## Begin Records shown

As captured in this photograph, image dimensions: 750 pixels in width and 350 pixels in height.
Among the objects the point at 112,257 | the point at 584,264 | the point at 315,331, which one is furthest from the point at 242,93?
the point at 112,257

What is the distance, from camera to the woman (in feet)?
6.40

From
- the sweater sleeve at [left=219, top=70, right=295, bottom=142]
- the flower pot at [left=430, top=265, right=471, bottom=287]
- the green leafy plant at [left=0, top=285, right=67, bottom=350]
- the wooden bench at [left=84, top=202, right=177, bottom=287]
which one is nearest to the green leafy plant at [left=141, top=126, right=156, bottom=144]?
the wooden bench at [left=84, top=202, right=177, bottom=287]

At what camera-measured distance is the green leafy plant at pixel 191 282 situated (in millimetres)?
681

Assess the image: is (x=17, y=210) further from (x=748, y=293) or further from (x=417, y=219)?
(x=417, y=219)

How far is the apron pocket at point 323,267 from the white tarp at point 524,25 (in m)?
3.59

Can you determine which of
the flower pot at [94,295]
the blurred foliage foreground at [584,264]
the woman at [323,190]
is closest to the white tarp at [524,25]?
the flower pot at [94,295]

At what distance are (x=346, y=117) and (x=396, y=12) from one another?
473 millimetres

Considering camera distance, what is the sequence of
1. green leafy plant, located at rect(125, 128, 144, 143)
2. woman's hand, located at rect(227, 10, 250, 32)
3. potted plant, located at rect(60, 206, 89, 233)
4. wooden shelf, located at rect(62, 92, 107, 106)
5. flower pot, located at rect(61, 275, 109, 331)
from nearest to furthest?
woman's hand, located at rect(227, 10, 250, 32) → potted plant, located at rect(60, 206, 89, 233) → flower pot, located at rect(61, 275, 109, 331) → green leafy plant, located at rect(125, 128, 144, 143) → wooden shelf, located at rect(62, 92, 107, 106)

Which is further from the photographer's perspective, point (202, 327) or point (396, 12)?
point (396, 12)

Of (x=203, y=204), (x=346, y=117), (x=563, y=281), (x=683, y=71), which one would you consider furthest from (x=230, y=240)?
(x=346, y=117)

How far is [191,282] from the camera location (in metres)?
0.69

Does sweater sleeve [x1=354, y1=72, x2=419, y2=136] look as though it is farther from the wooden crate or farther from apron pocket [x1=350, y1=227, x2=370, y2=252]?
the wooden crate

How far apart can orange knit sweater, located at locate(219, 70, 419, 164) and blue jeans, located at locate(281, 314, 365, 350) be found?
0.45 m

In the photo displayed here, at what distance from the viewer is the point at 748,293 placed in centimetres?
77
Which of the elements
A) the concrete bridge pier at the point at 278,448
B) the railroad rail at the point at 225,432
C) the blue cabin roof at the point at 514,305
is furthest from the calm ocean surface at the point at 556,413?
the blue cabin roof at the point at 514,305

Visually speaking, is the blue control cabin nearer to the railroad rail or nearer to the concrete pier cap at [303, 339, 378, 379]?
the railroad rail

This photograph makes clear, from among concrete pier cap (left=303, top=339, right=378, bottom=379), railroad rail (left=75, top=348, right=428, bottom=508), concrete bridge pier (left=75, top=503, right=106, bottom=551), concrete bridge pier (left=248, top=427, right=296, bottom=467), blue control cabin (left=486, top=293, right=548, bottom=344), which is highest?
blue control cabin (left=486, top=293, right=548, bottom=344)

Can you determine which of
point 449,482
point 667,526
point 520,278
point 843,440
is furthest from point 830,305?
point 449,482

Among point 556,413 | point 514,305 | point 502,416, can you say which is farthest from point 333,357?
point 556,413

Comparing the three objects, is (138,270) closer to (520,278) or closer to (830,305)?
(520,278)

## End Records shown

**Problem details:**
Rewrite all the entries, changing "sweater sleeve" to "knit sleeve" wherever it appears and leaving every other word as it is.

**Solution:**
As captured in this photograph, image dimensions: 750 pixels in width and 350 pixels in height.
Among the objects the point at 112,257 | the point at 584,264 | the point at 315,331, which one is furthest from the point at 242,93?
the point at 112,257

What is the distance, from camera to the woman (in feet)?
6.40

From
- the knit sleeve at [left=219, top=70, right=295, bottom=142]
- the flower pot at [left=430, top=265, right=471, bottom=287]
- the green leafy plant at [left=0, top=285, right=67, bottom=350]
- the wooden bench at [left=84, top=202, right=177, bottom=287]
which one is nearest to the green leafy plant at [left=141, top=126, right=156, bottom=144]?
the wooden bench at [left=84, top=202, right=177, bottom=287]

At what camera-measured distance is the green leafy plant at pixel 191 282 situated (in millimetres)?
681

Assess the image: is (x=17, y=210) further from (x=748, y=293) or further from (x=417, y=219)?
(x=417, y=219)

How far is the apron pocket at point 323,267 from the white tarp at point 524,25 (in m)?
3.59

Can you determine which of
the flower pot at [94,295]
the blurred foliage foreground at [584,264]
the woman at [323,190]
is closest to the white tarp at [524,25]?
the flower pot at [94,295]

At what distance are (x=346, y=117) and (x=396, y=12) from one another?
473 millimetres

Considering camera distance, what is the sequence of
1. green leafy plant, located at rect(125, 128, 144, 143)
2. woman's hand, located at rect(227, 10, 250, 32)
3. potted plant, located at rect(60, 206, 89, 233)
4. wooden shelf, located at rect(62, 92, 107, 106)
5. flower pot, located at rect(61, 275, 109, 331)
from nearest to furthest?
woman's hand, located at rect(227, 10, 250, 32) → potted plant, located at rect(60, 206, 89, 233) → flower pot, located at rect(61, 275, 109, 331) → green leafy plant, located at rect(125, 128, 144, 143) → wooden shelf, located at rect(62, 92, 107, 106)

Which is further from the photographer's perspective, point (202, 327) or point (396, 12)?
point (396, 12)

Of (x=203, y=204), (x=346, y=117), (x=563, y=281), (x=683, y=71), which one would you consider furthest from (x=230, y=240)?
(x=346, y=117)

How far is [191,282] from the camera location (in metres)?
0.69

Does knit sleeve [x1=354, y1=72, x2=419, y2=136] look as though it is farther from the wooden crate or farther from apron pocket [x1=350, y1=227, x2=370, y2=252]?
the wooden crate

How far apart can orange knit sweater, located at locate(219, 70, 419, 164) and blue jeans, located at locate(281, 314, 365, 350) be found?
0.45 m

In the photo displayed here, at what distance from the viewer is the point at 748,293 placed in centimetres?
77
Which of the elements
A) the concrete bridge pier at the point at 278,448
B) the railroad rail at the point at 225,432
C) the blue cabin roof at the point at 514,305
is furthest from the calm ocean surface at the point at 556,413?
the blue cabin roof at the point at 514,305

Visually speaking, is the blue control cabin nearer to the railroad rail or nearer to the concrete pier cap at [303, 339, 378, 379]?
the railroad rail

This photograph makes clear, from among concrete pier cap (left=303, top=339, right=378, bottom=379), railroad rail (left=75, top=348, right=428, bottom=508), concrete bridge pier (left=75, top=503, right=106, bottom=551), concrete bridge pier (left=248, top=427, right=296, bottom=467), blue control cabin (left=486, top=293, right=548, bottom=344), which is highest?
blue control cabin (left=486, top=293, right=548, bottom=344)

Can you determine which of
point 449,482
point 667,526
point 520,278
point 843,440
is furthest from point 830,305?
point 449,482

Among point 556,413 | point 514,305 | point 502,416, can you say which is farthest from point 333,357?
point 556,413

Comparing the three objects, is (138,270) closer to (520,278) or closer to (830,305)?
(520,278)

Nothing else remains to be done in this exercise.